Consent |
Chaperone Usage and Perception by Infertility Experts
Hooman Sadri-Ardekani, MD, PhD - Principal Investigator
You are invited to participate in a research study. The purpose of this research is to characterize chaperone usage and preference amongst andrology specialists during sensitive examinations. You are invited to be in this study because you're experience and perspective as an andrology and infertility specialist is valuable to expanding our knowledge of the usage of chaperones in clinical settings.
Your participation in this study will involve completing a single survey.
All research studies involve some risks. The risk of harm or discomfort that may happen as a result of taking part in this research study is not expected to be more than in daily life or from routine physical or psychological examinations or tests. Efforts, keeping research records secure and allowing only authorized people to have access to research records, will be made to keep your information safe. Your participation in this study is entirely voluntary.
If you have any questions, suggestions or concerns about your rights as a volunteer in this research, contact the Institutional Review Board at 336-716-4542.
Approximately 243 people will take part in this study.
You are not expected to receive any direct benefit from taking part in this research study. There is no cost to you, and you will not be paid for participating in study.
We hope the information learned from this study will benefit other people in the future. The results of this research study may be presented at scientific or medical meetings or published in scientific journals. Your identity and/or your personal health information will not be disclosed unless it is authorized by you, required by law, or necessary to protect the safety of yourself or others. There is always some risk that even de-identified information might be re-identified.
Participant information may be provided to Federal and other regulatory agencies as required. The Food and Drug Administration (FDA), for example, may inspect research records and learn your identity if this study falls within its jurisdiction.

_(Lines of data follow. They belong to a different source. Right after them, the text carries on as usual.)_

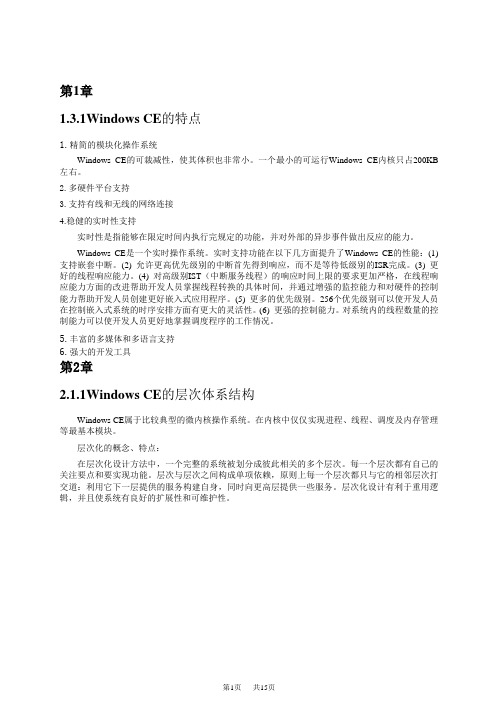 WinCE期末复习知识点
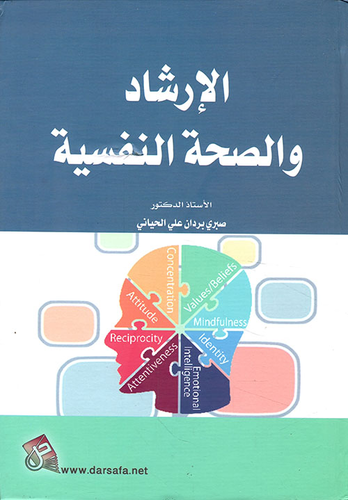 الإرشاد والصحة النفسية  ارض الكتب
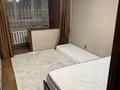 3-бөлмелі пәтер · 77 м² · 4/10 қабат, мкр Жетысу-3 13, бағасы: 370 000 ₸ в Алматы, Ауэзовский р-н — фото 5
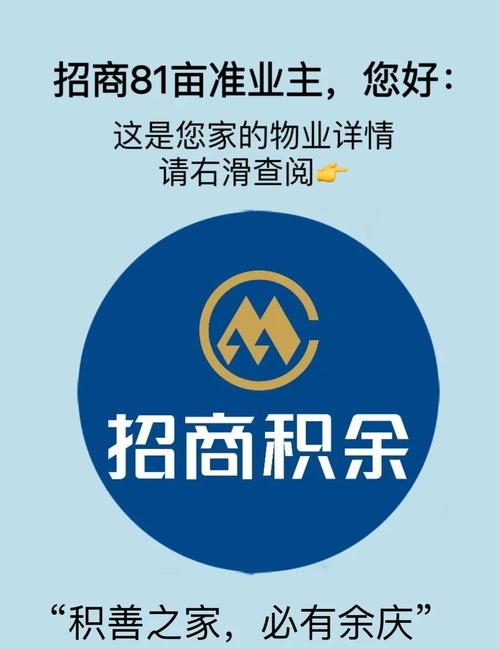 招商积余名字由来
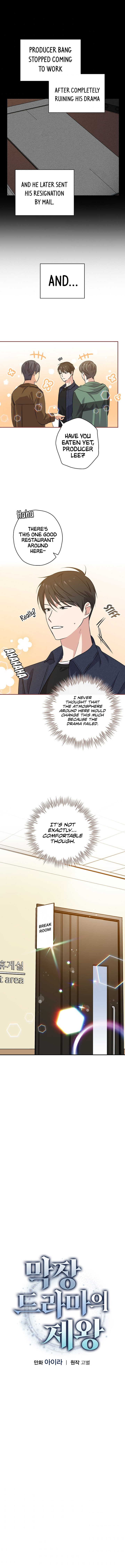 King Of Drama - Chapter 44 Page 3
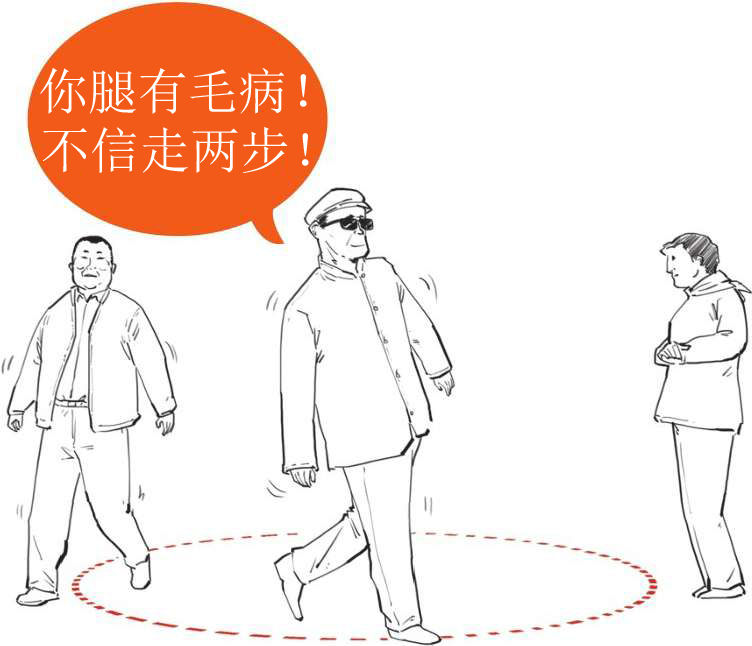 九、番外篇：兵家的男子汉就是君子报仇十年不晚 - 图44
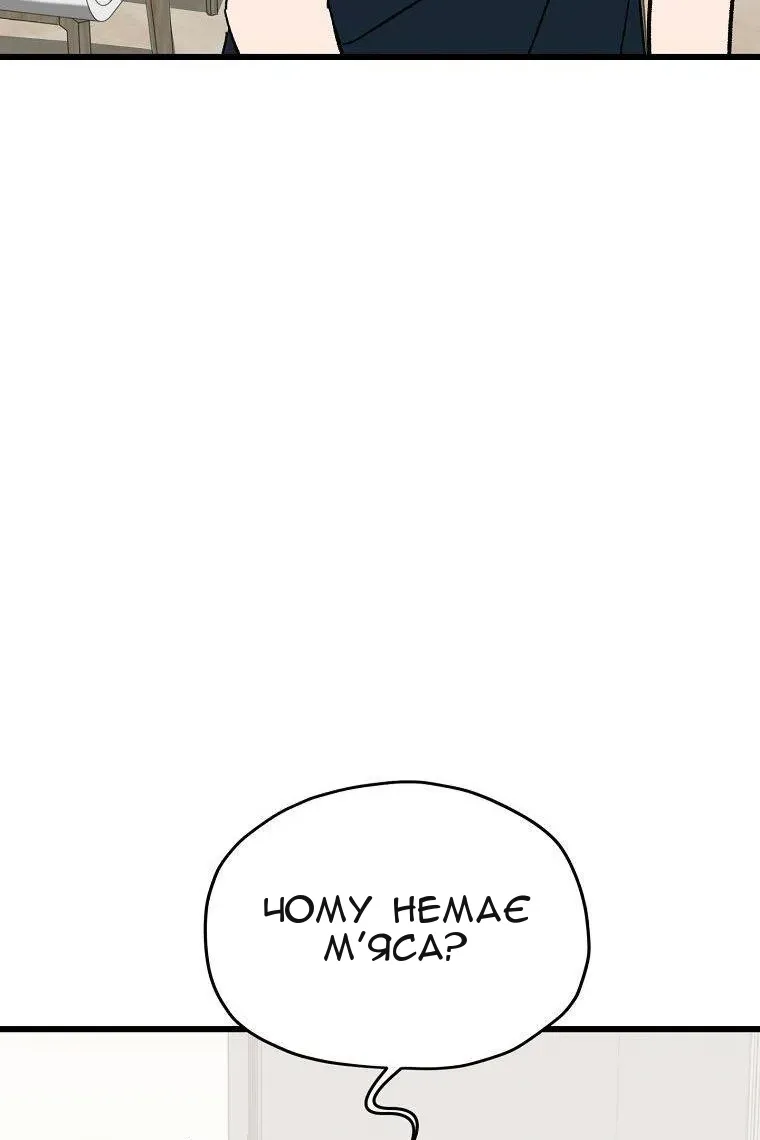 Сторінка 7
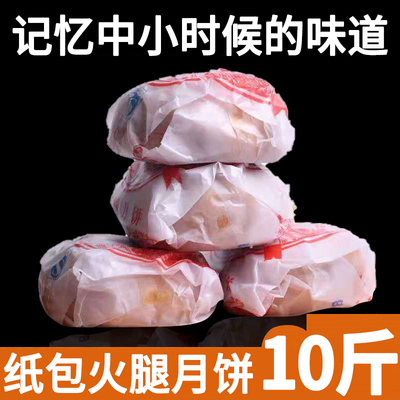 云南特产老式纸包月饼酥皮云腿宣威火腿纸包滇式100g礼盒装中秋节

In this research study, no information we collect from you will pertain to your personal health or behaviors (considered Protected Health Information).
You may choose not to take part or you may leave the study at any time.
By continuing, I agree to take part in this study. I authorize the use and disclosure of survey answers in this information form. I have had a chance to ask questions about being in this study and have those questions answered. By taking part in the study, I am not releasing or agreeing to release the investigator, the sponsor, the institution or its agents from liability for negligence.